A look at the US stock market’s relief rally and another note on the gold sector…
S&P 500/US Stock Market
Folks, as the stock market always seems to do, the parameters have been stretched to the limits. Back on Christmas Eve I was buying thinking ‘boy, there’s gonna be a big bounce coming and I’ll bet SPX can get all the way to 2600 in January’.
And then the reality unfolds, day after day, week after week as the negative perceptions of December were wrung out and the relief of January became the bullish excess of January, leaving the correction as a fading memory. I said then (when projecting a bounce) and I’ll say it now, the job of a relief rally is to change the sentiment profile so as to change perceptions.
So here we are, with SPX having long-since blown through the original target of 2600-2650 and now perched below the next one, which is the SMA 200 (2742). The final target is 2815, beyond which the bear stance would have to be aborted. Also, the first key support level (SMA 50 and the old 2600 upside resistance target) is noted in green.
As of Tuesday, the Investors Intelligence Bull/Bear ratio (by way of Yardeni.com) had bounced back quite well. The drop from massively over bullish (what we called a “bull killer” along with the AAII readings of last January) was a real event and a spike was to be expected. While this can spike higher – esp. given the ferocity of the decline – it is now out of the way as a sentiment indicator standing against the bear case.
The VIX has broken below its previous post-September lows and while that opens up an air pocket to lower levels that could go with a manic bullish sentiment burst, as Sentimentrader notes…
The data associated with this condition are not good for the bulls. From Sentimentrader…
The table on the next page shows every day since 1990 when the S&P was still below its average, yet the VIX sunk to a 3-month low and was below 20 at the time. The returns were not good on any time frame, with the caveat that there were really only 5 distinct signals, with several days clustered around some of them. Most notably, over the next six months only two days managed to sport a positive return, and those were small.

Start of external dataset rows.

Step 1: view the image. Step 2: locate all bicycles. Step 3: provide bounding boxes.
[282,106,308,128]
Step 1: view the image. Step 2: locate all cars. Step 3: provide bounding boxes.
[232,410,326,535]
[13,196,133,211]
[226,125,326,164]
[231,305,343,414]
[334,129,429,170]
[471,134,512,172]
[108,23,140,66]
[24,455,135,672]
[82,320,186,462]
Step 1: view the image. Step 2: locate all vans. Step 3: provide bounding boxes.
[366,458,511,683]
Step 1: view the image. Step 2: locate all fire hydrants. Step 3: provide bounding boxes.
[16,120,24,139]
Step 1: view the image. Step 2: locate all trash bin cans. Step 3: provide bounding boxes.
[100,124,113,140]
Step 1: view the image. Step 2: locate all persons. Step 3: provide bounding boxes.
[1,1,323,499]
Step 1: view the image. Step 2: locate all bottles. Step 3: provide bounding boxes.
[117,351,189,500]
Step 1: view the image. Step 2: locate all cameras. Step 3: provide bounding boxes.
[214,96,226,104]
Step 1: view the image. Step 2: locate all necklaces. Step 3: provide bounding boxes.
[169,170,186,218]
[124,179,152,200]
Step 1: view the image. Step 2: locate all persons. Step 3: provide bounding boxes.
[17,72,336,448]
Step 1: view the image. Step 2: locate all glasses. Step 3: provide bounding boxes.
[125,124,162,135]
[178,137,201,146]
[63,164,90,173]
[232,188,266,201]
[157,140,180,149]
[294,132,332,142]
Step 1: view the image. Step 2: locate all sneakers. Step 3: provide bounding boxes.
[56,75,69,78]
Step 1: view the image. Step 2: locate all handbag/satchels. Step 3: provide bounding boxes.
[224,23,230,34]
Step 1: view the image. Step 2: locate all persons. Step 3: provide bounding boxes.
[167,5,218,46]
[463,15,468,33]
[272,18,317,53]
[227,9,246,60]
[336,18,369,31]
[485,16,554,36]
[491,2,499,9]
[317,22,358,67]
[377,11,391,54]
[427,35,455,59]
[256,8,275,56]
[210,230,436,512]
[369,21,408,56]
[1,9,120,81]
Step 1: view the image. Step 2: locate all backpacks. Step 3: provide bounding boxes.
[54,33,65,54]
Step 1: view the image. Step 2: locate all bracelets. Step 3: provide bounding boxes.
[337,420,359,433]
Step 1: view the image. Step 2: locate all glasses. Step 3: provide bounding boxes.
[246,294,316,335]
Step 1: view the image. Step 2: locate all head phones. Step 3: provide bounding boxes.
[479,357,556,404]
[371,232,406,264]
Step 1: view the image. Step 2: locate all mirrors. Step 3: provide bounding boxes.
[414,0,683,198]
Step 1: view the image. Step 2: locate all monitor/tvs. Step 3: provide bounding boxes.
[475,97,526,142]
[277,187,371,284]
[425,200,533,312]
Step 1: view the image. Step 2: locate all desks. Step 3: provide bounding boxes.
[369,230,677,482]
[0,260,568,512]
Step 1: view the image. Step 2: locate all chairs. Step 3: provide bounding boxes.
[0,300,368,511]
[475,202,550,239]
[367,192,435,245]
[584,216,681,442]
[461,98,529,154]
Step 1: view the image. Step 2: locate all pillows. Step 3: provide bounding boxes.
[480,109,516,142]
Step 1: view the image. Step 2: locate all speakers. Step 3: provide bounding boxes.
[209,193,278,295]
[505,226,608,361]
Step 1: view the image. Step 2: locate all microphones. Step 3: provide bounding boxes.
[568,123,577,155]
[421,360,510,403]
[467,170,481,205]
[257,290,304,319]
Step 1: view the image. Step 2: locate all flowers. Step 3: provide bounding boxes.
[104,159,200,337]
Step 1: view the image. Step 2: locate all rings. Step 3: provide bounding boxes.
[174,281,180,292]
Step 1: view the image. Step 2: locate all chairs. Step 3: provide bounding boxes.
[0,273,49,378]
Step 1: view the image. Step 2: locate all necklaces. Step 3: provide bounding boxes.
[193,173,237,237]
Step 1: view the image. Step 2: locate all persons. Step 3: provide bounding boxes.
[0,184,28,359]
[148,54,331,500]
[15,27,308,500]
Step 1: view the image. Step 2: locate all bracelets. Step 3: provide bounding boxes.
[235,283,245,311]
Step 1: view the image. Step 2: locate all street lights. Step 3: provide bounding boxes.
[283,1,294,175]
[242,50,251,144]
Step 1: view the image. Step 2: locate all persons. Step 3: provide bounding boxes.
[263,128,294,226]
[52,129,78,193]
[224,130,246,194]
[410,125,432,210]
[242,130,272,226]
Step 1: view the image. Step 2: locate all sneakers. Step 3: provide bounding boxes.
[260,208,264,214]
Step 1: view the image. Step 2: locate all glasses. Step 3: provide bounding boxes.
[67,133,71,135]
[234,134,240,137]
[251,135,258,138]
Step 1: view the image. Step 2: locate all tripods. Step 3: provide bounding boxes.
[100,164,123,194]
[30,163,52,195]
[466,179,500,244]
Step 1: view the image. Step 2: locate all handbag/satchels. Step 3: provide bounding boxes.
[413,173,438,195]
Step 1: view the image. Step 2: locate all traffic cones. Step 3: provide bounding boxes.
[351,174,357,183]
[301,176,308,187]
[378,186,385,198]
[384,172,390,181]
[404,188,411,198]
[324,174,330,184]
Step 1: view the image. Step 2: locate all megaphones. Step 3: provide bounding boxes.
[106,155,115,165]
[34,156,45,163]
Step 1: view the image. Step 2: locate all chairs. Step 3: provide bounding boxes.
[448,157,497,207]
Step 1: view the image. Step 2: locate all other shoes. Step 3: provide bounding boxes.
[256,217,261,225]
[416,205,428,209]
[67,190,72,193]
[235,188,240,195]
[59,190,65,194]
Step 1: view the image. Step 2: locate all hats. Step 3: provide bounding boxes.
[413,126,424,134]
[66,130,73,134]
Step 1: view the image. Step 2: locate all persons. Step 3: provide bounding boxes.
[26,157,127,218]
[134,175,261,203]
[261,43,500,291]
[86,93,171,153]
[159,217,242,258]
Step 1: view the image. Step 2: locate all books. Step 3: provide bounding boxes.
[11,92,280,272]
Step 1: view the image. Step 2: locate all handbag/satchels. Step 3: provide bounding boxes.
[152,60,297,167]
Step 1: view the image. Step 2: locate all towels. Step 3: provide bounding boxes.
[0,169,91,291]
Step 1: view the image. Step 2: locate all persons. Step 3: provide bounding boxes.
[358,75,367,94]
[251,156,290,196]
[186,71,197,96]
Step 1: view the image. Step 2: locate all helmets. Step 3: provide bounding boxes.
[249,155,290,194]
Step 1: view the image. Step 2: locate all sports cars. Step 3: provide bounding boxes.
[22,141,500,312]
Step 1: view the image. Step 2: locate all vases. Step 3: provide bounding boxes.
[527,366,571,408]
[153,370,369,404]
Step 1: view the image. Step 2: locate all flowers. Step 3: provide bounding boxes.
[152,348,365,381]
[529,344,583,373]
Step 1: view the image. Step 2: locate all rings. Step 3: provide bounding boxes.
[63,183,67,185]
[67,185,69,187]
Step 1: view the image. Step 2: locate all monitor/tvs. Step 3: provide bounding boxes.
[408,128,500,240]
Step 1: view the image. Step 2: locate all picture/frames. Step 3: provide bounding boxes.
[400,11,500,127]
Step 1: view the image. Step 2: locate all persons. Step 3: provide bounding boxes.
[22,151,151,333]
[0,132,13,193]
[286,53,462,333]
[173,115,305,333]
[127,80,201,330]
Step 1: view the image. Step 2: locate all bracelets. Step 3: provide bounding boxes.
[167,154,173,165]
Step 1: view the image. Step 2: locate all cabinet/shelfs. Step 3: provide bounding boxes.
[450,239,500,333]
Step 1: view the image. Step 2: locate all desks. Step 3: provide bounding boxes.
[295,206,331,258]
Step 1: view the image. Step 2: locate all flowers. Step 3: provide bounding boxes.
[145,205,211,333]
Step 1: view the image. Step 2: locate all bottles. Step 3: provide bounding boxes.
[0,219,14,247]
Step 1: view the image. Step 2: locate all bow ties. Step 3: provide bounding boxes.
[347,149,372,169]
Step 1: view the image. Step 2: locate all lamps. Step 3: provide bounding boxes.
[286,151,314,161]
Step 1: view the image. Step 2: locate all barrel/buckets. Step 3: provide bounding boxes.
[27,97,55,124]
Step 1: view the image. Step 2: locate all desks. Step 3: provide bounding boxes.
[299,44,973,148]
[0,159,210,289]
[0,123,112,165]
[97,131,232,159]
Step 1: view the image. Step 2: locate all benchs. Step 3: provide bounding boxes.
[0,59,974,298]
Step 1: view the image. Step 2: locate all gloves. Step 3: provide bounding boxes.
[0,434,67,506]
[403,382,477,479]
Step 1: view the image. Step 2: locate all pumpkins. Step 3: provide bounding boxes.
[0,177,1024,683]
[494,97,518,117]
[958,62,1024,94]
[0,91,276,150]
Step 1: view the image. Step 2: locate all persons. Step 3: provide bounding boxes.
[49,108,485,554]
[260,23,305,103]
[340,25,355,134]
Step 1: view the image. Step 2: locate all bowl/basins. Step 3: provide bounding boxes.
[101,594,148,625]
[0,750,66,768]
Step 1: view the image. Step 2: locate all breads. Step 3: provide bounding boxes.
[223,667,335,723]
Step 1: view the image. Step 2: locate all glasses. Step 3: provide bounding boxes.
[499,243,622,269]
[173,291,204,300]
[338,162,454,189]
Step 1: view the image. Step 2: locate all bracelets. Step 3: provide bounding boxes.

The risk/reward is possibly the most negatively skewed of any study we’ve looked at in years.
So we have a price target for SPX as anticipated in advance (after the adjustment from 2600-2650) and historical data to the current situation with respect to the VIX that are not bullish. That can only mean it is time for caution on the stock market’s relief rally. That is not me saying that because I want the analysis (that this is only a relief bounce and the bearish view is not done yet) to be right. It is the numbers saying that.
Smart and Dumb Money indicators are not wildly extreme but as with the Bull/Bear ratio above, have certainly recovered to a point of viable termination if there is to be a double dip for the bear case.
Gold Stocks
In looking through various sentiment graphs for this update I noticed that all it has taken was a gentle pullback in gold (Sentimentrader’s data still indicate gold as BEARISH from a contrarian standpoint, meaning sentiment readings are over bullish) and barely a pullback in gold stocks to get gold stock investors off of what was a strenuously over bullish stance a couple days ago.
As I’ve noted previously, ST’s Optimism data jump all over the place and that is amplified in the gold sector, which itself is very volatile emotionally.
Hence, I am very prepared at any point to release the partial miner hedge noted in last night’s update. The best fundamental view for the sector after all wants the stock market to roll over again and from what I see in the update above, the risk of that happening is in play at yesterday’s close.